Çözülecek Problemler |
[A] Afiş hakkındaki söyleşiye göre, çiçekler afişe konulduğunda hangi renklerin basılması gerekiyordu?
[B] Afiş hakkındaki söyleşiyi bittiği noktadan devam ettiriniz.

Kaynak Metin |
......
O. T.: Evet; ama şöyle evet. Çok çarpıcı bir leke düzeni kullandığımı biliyorum. Beyaz zemin üzerine kırmızı leke; fakat etrafı siyahla koyultulmuş bir kırmızı leke. Düşündüğünüzde bu çok çarpıcı bir leke düzenidir. Ben de onu kullandım. Dünya, siyahla çizilmiş eller ve beyaz zemin. Tabii orijinalinde eller ve dünyanın arasından çiçekler saçılıyordu. 1 Mayıs İşçi Bayramı imajı için saçılan çiçekler yapmıştım. Sonra çeşitli baskılar yapıldı ve çiçekler giderek yok oldu. Çünkü çiçekleri koyduğunuz zaman üç, hatta dört renk basmak gerekiyordu: Sarı, kırmızı, mavi ve siyah. Bu da maliyet demekti. Bir zamanlar DİSK yöneticilerine danışman adı altında yardımcılar atanırdı. Farklı bir grup danışman geldiğinde benim imzam da silinmişti afişin üzerinden. Bir süre öyle basıldı. Sonra yine imzalı basıldı. Maceralı bir afiş olarak sürdü gitti, hâlâ kullanılıyor. Simge oldu. Yaparken keyifle yaptım tabii, gerisi benim dışımda gelişti. Ama keyif alıyorum hâlâ tabii kendi işimi gördüğüm için.

Bir dönem Görsel Sanatçılar Derneği başkanıydınız. GSD’nin sergi çalışmaları SALT’ın dijital arşivinde mevcut ve görüyoruz ki döneminin hayli ilerisinde bu işler. Nasıl bir deneyimdi bu sizin için?
......
Kaynak Veriler |
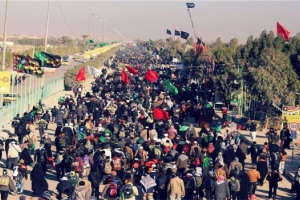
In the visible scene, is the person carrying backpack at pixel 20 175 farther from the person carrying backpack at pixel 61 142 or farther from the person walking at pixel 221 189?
......
Görevlere Göre Yanıtlar |
[A] Sarı, kırmızı, mavi ve siyah.

[B]
O. T.: Derneğe 1976’da üye oldum ve biz bir grup olarak genel kurulda yönetimi devraldık. Çünkü dernekçiliği iyi biliyorduk. Yönetimi devraldıktan sonra başkan oldum. Çok aktif bir kadromuz vardı. 1 Mayıslarda da pankartımızı açar yürürdük. Bir tane de sergi yaptık o dönem, ‘77 1 Mayısı için. Polisin saldırdığı 1 Mayıs’ta, Spor Sergi Sarayı’nın üst katında sergi hazırlıyorduk. Çok uzak değil tabii Taksim Meydanı’na. Sonra birileri geldi ve meydanda arbede çıktı dediler. Bıraktık koşarak meydana gittik; ama gittiğimizde saldırı bitmişti.

O dönem üretilen duvar resimleri, afiş, albüm ve kitap kapaklarında Sovyet etkisinin hissedildiği pek çok eser görüyoruz. Siz kendi işleriniz adına ne söylersiniz? Yol gösterici miydi Sovyet afişleri?

O. T.: Bu tür grafik işlerde çok kopya çekilir. O yüzden Rus afişleri çok tekrarlandı Türkiye’de; ama bizim ilham kaynağımız Paris ‘68 afişleri oldu. Onlar çünkü çok daha basit tekniklerle basılan; ama çok daha yalın, çarpıcı afişlerdi ve bize daha yakın gelmişti. Moskova’dakiler tabii resmi işler olduğu için matbaada basılıyordu ve çok renkli afişlerdi. Biz halbuki öyle gelişkin tekniklere sahip değildik. Örneğin fotoğraf kullanamıyorduk, doğrudan serigraf tezgâhının üzerine elimizle çizerdik. Daha hızlı sonuç alabilmek için. Yoksa daha gelişkin sistemlerde bu fotoğraf yoluyla yapılır. Büyük boy bir fotoğraf filmi hazırlanır, o fotoğraf emülsiyon sürerek ipeğin üzerine pozlandırılır ışıkla. Masraflı bir sistem. Onu da kullandık zaman zaman ama biz daha çok Tan’la (Oral) elimizle çizerdik. Serigrafide kullandığın sentetik boyanın bozmayacağı bir boyayla, selülozik boyayla çalışırdık. Çizimi ve yazıları yine elle yapar ve basardık.

Tan Oral’dan bahsettiniz. O dönem başka hangi sanatçılarla çalıştınız?

O. T.: Sadık ve Gülsün Karamustafa’yla tabii. Kuzgun’la da çok çalıştık. Gerçi Kuzgun afiş işlerine karışmazdı; fakat Lastik-İş Sendikası’nın bir kuruluş yıldönümü olmuştu. Bir tane lastik heykel yapmıştı. Lateksten bir lastik işçisi heykeli. Ben de bir afiş yapmıştım Lastik-İş Sendikası için, halay çeken insanlardan oluşan. Yine Sergi Sarayı’nda sergilenmişti. Lateks dediğimiz de beyaz, esnek bir malzeme. Gelen geçen makas alıyordu işçiden ve işçinin yanağı uzuyordu böylece. Ama güzel bir işti, insan boyundan daha büyük bir heykeldi.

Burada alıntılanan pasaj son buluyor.